Há tempos venho recebendo e-mails do professor D. onde as letras garrafais formam a frase: “JORNALISTA É UM NARRADOR DE HISTÓRIAS”
Pois bem, narrarei uma.
“Ele detestava olhares debochados sobre as suas sandálias. Ele detestava o som dos zumbidos da geladeira durante a madrugada, igualmente detestava o som do giz arranhando o quadro negro da escola. Ele detestava ter que sentar perto do professor na classe devido a sua grave miopia. Ele detestava tudo na escola. Em geral, A. era uma criança normal, ou não.
Seus cabelos loiros escorridos por cima dos óculos fundos e redondos presos ao nariz o faziam parecer mais novo. Estatura baixa para a idade e muito... mas muito magro.
Freneticamente mexia o nariz. Sua dificuldade em enxergar as letras das legendas dos filmes o obrigava a assistir aos filmes com dublagem. Isso ele também odiava.

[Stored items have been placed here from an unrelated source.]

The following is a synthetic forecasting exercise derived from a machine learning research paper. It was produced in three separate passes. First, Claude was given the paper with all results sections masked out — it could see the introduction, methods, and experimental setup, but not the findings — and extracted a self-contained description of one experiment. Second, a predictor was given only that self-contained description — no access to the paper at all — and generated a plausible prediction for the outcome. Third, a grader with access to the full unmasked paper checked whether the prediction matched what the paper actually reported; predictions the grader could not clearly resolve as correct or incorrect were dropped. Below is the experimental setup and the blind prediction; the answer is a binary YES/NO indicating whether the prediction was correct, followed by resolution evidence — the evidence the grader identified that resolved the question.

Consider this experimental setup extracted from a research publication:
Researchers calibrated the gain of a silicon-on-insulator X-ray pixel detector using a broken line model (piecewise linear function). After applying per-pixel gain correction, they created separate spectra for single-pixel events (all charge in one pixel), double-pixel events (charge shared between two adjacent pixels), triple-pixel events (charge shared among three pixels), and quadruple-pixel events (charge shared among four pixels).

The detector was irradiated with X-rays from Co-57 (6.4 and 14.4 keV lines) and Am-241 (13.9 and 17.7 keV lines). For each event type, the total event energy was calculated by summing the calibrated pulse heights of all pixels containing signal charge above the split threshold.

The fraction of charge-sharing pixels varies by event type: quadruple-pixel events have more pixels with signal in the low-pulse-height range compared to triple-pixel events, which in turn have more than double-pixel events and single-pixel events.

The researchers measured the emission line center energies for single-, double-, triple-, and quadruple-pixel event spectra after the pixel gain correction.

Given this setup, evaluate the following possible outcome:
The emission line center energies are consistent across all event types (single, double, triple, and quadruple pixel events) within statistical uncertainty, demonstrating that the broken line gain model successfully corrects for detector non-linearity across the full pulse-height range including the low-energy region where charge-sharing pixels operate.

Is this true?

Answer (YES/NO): NO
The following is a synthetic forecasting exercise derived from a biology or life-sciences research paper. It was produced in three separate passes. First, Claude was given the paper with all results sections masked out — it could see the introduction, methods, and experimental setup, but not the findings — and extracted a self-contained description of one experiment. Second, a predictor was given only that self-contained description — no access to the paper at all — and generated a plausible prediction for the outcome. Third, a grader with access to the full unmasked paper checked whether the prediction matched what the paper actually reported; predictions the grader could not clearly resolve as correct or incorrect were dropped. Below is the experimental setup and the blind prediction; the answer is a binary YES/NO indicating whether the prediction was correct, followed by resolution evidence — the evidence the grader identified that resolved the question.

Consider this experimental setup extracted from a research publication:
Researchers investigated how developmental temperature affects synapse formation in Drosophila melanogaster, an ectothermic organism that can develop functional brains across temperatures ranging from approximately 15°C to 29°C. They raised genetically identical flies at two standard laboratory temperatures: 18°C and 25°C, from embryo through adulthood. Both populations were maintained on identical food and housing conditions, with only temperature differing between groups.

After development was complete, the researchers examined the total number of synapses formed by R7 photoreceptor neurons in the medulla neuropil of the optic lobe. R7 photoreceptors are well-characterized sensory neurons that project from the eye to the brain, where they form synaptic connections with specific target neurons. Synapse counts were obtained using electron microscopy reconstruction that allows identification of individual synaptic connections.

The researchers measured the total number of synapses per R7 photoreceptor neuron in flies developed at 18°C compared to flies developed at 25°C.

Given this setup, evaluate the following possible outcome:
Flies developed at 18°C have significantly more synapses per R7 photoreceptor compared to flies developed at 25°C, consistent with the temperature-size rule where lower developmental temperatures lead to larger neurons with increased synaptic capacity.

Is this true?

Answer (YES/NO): YES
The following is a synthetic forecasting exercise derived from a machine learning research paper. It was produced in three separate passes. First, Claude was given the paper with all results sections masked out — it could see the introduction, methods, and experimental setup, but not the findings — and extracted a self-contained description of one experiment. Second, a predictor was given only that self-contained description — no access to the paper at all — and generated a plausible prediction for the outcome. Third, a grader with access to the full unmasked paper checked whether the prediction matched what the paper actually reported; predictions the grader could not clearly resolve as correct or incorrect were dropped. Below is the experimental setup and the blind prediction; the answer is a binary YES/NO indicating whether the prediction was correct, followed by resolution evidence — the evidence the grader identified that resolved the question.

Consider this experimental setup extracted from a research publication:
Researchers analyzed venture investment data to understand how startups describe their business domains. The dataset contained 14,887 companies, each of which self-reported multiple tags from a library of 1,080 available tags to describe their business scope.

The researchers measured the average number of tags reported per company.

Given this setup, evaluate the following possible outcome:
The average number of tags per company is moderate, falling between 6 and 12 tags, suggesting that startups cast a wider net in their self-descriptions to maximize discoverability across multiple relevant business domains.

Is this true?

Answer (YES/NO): NO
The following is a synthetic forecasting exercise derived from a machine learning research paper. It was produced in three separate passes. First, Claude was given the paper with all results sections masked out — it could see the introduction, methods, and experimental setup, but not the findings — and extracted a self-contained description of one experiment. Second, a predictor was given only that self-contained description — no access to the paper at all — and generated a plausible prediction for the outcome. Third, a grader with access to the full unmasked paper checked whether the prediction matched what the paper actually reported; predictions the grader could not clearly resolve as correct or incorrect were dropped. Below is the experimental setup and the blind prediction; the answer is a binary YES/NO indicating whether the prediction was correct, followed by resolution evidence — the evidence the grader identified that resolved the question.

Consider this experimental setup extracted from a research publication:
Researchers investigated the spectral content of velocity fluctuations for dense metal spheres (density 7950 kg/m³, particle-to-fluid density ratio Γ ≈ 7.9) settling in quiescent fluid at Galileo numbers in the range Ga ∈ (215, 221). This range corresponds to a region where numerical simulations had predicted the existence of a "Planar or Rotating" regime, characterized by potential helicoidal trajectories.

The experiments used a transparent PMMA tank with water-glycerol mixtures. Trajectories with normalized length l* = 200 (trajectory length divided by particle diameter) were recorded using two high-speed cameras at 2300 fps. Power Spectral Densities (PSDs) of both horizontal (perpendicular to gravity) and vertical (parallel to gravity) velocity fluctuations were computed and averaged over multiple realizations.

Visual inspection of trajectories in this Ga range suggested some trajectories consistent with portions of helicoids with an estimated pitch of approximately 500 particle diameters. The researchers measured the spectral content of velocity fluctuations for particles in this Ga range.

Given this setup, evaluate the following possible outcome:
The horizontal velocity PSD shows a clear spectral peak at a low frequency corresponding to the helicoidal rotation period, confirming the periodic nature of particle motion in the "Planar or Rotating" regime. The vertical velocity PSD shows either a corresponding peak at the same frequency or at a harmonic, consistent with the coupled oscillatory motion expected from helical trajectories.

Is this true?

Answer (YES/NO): NO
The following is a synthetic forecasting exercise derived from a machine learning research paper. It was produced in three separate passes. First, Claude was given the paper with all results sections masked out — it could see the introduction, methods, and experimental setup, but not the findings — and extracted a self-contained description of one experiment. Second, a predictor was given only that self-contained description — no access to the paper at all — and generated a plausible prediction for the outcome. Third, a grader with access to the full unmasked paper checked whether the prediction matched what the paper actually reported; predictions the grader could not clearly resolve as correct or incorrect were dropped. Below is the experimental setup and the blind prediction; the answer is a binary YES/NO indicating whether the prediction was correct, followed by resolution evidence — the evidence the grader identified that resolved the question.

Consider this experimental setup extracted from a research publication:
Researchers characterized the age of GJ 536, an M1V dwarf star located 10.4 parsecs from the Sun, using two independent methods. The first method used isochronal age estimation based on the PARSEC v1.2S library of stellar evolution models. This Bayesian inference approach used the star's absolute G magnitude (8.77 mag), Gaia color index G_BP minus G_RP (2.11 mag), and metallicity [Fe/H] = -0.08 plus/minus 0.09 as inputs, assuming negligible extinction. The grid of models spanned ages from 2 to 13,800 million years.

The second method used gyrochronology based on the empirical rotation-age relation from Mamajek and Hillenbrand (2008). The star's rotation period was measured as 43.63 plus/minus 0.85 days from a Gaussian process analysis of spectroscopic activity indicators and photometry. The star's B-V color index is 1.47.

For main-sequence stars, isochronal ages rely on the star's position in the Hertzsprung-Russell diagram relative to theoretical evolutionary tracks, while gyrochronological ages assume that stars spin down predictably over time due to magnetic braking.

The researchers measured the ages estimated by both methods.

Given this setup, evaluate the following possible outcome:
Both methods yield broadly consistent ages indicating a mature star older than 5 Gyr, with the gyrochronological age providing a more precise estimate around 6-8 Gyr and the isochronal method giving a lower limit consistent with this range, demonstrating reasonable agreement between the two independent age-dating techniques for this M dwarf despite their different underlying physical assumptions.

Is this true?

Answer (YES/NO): NO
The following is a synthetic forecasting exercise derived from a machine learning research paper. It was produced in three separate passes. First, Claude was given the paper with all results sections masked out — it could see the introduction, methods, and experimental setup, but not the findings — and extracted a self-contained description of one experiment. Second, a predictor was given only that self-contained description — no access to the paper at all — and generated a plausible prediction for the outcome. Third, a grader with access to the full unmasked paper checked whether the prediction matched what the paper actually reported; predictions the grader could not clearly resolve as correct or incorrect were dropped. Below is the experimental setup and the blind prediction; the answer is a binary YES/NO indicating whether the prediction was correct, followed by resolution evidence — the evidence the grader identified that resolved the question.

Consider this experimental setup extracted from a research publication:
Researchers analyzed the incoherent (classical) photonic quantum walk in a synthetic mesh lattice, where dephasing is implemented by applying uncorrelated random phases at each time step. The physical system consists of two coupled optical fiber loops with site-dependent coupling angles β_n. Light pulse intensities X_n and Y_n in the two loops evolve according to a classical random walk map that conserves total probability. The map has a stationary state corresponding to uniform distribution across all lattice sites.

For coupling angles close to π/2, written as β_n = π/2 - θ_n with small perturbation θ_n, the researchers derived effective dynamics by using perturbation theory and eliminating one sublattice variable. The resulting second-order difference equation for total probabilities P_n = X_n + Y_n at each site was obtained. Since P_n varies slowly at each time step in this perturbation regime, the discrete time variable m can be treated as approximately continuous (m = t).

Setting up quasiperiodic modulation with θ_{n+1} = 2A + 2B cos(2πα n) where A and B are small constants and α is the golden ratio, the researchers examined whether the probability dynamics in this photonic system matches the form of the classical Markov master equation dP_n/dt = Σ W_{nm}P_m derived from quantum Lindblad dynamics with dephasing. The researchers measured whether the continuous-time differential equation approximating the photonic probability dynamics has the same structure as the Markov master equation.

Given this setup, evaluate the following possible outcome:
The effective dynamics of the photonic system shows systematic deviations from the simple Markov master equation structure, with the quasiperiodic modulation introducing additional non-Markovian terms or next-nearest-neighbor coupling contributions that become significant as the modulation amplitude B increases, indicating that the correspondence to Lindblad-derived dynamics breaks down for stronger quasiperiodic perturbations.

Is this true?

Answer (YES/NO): NO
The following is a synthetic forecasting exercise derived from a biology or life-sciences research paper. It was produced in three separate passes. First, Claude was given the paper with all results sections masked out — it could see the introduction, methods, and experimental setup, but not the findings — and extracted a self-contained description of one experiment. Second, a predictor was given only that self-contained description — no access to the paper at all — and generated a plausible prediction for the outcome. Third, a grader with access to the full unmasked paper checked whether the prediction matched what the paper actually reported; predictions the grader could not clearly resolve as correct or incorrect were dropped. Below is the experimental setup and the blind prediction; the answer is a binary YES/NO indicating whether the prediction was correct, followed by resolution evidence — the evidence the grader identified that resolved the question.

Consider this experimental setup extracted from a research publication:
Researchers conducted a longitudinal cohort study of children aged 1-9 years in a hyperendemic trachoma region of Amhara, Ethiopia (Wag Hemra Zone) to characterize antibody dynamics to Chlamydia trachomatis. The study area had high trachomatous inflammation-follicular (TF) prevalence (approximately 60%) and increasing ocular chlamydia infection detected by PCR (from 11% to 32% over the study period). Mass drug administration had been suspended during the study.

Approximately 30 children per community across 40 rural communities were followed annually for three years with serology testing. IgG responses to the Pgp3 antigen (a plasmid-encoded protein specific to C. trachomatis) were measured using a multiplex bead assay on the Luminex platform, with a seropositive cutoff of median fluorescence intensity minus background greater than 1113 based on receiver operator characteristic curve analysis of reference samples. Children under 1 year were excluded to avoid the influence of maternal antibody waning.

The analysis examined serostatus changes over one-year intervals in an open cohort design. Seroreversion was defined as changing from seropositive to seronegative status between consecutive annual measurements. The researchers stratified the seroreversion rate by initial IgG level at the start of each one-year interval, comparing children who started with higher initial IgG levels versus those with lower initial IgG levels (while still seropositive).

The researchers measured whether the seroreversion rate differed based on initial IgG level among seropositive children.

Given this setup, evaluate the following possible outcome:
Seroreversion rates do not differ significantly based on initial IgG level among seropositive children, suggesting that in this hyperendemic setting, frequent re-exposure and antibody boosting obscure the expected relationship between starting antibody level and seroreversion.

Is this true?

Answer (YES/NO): NO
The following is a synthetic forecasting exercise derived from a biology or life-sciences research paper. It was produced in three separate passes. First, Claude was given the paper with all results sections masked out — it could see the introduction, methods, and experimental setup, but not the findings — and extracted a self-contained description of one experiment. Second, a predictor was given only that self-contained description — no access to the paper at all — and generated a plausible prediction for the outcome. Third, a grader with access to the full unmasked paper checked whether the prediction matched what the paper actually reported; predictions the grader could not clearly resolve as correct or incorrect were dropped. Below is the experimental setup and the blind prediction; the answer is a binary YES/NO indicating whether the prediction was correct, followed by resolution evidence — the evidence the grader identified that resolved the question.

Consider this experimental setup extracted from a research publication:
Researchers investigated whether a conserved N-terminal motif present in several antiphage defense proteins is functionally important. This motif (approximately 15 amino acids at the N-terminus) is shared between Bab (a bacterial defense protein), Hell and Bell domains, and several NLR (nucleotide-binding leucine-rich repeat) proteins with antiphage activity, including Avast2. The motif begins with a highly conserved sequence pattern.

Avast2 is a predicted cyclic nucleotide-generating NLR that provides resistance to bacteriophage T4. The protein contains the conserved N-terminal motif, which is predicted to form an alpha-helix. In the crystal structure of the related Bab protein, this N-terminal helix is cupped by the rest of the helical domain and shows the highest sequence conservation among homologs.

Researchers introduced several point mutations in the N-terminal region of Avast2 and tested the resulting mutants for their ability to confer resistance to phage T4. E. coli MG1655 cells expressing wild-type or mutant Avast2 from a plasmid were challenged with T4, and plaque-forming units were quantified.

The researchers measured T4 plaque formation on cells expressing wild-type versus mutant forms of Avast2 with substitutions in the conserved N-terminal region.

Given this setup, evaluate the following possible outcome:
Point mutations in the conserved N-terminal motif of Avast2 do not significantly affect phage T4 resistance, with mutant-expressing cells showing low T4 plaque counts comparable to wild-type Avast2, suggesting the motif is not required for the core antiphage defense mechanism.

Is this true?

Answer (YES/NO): NO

Odiava gravar em sua mente as vozes assustadas gritando coisas que ele entendia. Sua mente perambulando entre filmes de horror que acabara de ver o fizera ficar acordado por semanas.
Tirando as noites e a escola, tudo era minuciosamente controlado.
Podia decidir, por exemplo, se naquele dia preferia que seu pai o achasse inteligente: logo que acordava soltava tiros de conclusões fascinantes. De repente sua inteligência passava a sê-lo. Seu pai sorria para sua mãe como se comentasse: “como poderíamos estar sorrindo agora, não fosse a inteligência-genética...”
Mas para sua mãe, ele preferia ser o menino carinhoso. Sentava-se perto dela e a beijava. Sem que pudesse se dar conta os olhos da senhora Z. já estavam cheios de amor. Tudo estava cheio de amor.
Na sua adolescência A. se perguntava se o que fazia era justo. Aproveitar-se do seu dom de trocar de personalidade insessantemente. Alguns dias o pobre menino tentou não fazê-lo, mas percebia que tudo a sua volta (tirando a escola e os filmes de horror) podiam ser controlados por ele. Era inevitável.
Uma vez começou a calcular sobre sua prima mais nova, P. Em uma semana iria visitá-la. Pensou em que roupa ela vestiria, em que fariam juntos, em que fariam quando não houvesse nada a fazer. Decidiu ir ao banheiro toda vez que isso ocorresse. Mudou de idéia no minuto seguinte. Não queria ser lembrado como o primo-que-gostou-do-banheiro.
Logo mudou o pensamento para que tipo de primo gostaria de ser lembrado pela prima. Primo-inteligente? Primo-carinhoso? Pensou nas hipóteses de primo-palhaço, ou primo-sem-graça.
Pensou tanto que esqueceu no que tinha pensado.
Fazia quase um ano que não a vira. Como pôde crescer tanto? Todos os seus pré-resumos de como seria seu dia viraram água e escorreram pelo primeiro ralo que apareceu.
Em pouco mais de meia-hora percebeu que P. não se enchia de sorrisos quando ele fazia comentários inteligentes, nem se enchia de amor quando lhe tratava com certo carinho.
No meio do quintal lá estava a pedra. Ele correra para fora da casa para calcular que tipo de menino seria dessa vez. Mas antes que pudesse cruzar todo o quintal tropeçou na pequena pedra presa às gramas verdes e tombou com os joelhos e as mãos no chão.
Antes que pudesse encontrar seus óculos ouviu uma risadinha irritante e profunda e virou-se para ver P.
Dessa vez, além do sorriso, o coração de P se enchera de amor e apesar da falta das lentes A. pode enxergar com exatidão as covinhas do rosto rosado da prima se contraírem a incansáveis - e meigos - sorrisos.
A. passou a não mais ser o menino-alguma-coisa e agora tirava os óculos toda vez que preferisse enxergar melhor."